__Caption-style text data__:
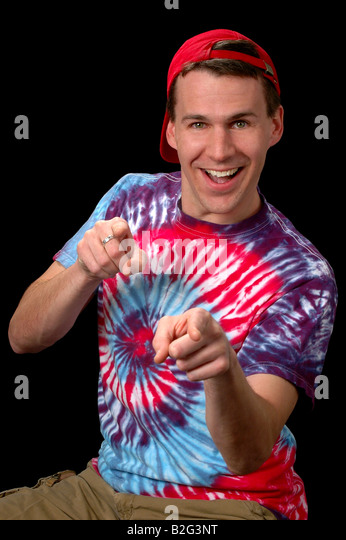 Cool Guy pointing over dark background - Stock Image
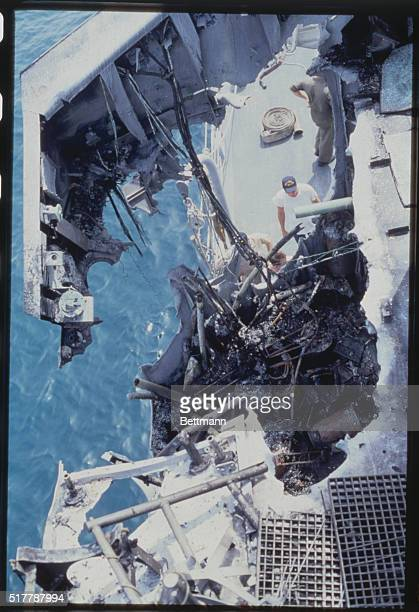 A gaping hole in the USS Stark is examined by rescue team after the frigate was hit by an Iraqi missile in the Persian Gulf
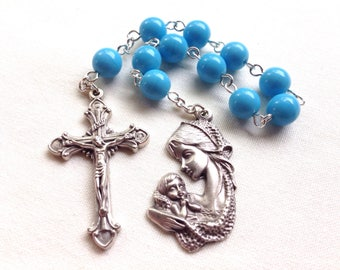 Blue Catholic pocket rosary with mother and child medal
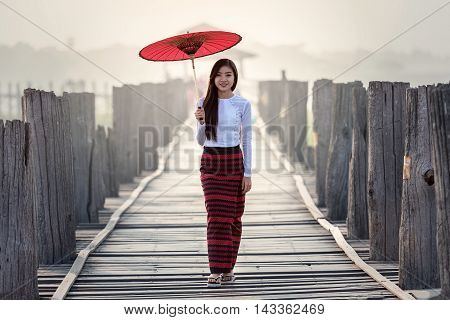 Burmese woman holding traditional red umbrella and walking on U Bein Bridge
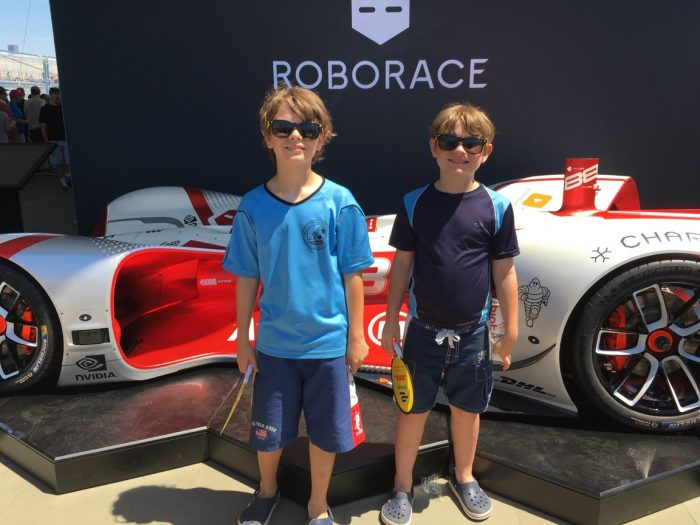 Dylan and Alex with self-drive, electric race car at 2017 Formula E Series, Brooklyn, New York City.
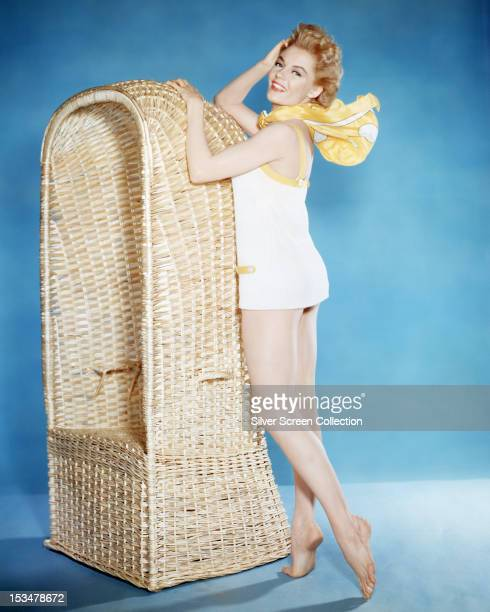 American actress Sheree North in a white one piece swimsuit circa 1955
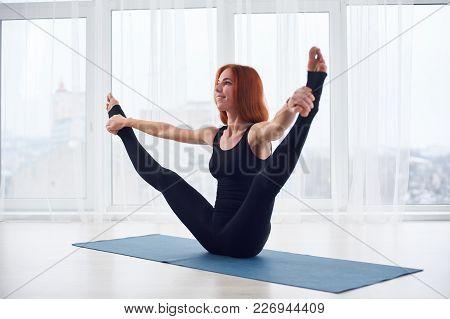 Beautiful Young Red Head Woman Practices Yoga Asana Urdhva Upavistha Konasana At The Yoga Studio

__Problem to work on__: Copy exactly the lines that run from the line containing "Burmese woman holding" to the end of the data, keeping both end lines and dropping every picture.

__Answer to the exercise__:
 Burmese woman holding traditional red umbrella and walking on U Bein Bridge
 Dylan and Alex with self-drive, electric race car at 2017 Formula E Series, Brooklyn, New York City.
 American actress Sheree North in a white one piece swimsuit circa 1955
 Beautiful Young Red Head Woman Practices Yoga Asana Urdhva Upavistha Konasana At The Yoga Studio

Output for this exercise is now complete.